When it comes to the Mariners, that kind of deal never made sense. And the truth of it is, Seattle would have had to go much higher than that to outbid the Tigers, who could offer an instant contender, a city far closer to Fielder’s home in Orlando and a training camp in Florida instead of Arizona.
So at least we can put it to rest now. Fielder will be a Tiger.
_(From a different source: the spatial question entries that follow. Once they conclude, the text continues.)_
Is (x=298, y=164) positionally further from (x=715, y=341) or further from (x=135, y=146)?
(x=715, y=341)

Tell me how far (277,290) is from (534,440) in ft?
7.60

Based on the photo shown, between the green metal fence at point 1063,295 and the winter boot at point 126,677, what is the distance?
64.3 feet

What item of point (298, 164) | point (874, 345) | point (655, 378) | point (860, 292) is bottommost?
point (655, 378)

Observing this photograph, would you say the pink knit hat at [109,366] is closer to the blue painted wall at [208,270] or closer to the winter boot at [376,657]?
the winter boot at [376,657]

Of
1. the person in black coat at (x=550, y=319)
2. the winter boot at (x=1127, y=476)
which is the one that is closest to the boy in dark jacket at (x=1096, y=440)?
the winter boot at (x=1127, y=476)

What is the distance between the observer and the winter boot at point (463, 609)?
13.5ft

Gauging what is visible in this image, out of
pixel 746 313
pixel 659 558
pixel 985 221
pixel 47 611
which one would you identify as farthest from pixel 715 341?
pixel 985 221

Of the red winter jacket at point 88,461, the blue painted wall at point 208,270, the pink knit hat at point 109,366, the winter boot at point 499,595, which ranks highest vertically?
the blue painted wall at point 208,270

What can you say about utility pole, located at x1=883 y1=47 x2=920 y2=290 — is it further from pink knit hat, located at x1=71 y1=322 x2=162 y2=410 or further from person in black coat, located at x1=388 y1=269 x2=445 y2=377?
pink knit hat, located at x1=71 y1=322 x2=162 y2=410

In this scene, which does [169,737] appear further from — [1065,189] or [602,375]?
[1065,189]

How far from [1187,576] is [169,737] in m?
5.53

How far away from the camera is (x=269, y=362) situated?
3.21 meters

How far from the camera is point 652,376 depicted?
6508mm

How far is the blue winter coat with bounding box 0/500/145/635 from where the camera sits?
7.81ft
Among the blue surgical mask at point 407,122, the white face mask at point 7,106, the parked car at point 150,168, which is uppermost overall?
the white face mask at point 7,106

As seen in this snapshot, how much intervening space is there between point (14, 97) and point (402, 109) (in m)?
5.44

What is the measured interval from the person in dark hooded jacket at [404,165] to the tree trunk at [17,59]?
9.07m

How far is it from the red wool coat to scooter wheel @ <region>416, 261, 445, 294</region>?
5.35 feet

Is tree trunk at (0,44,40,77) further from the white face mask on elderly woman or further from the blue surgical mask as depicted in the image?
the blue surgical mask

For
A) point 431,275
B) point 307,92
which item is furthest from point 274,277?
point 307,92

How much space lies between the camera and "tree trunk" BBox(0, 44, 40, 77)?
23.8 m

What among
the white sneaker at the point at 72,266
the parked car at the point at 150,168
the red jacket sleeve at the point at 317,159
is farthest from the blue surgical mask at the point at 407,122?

The Mariners will face him in Comerica Park in the third week of the season, then he and the Tigers will be at Safeco Field on May 7-9 for their only Seattle visit of the season.
Mariners GM Jack Zduriencik told me before the Winter Meetings that he’d at least look into Fielder’s situation, but that the team had a “threshold.” After that, he never said anything publicly about Fielder and speculation ran high for a while that Seattle was one of the lead pursuers.
But as noted all along, it takes two to tango. And it seemed pretty clear that Fielder and Scott Boras weren’t going to dance until somebody threw an A-Rod type deal at them. That team was never going to be the Mariners. It wasn’t going to be most teams in baseball.
It did turn out to be the Tigers, who came close to A-Rod cash with a deal that averages $23.77 million for nine years.
Will that be worth it in the long run for Detroit? We shall see. For now, things certainly continue to get more and more interesting in the American League. And, yes, Mister Fister — the man who couldn’t find any run support in Seattle — should be one happy guy.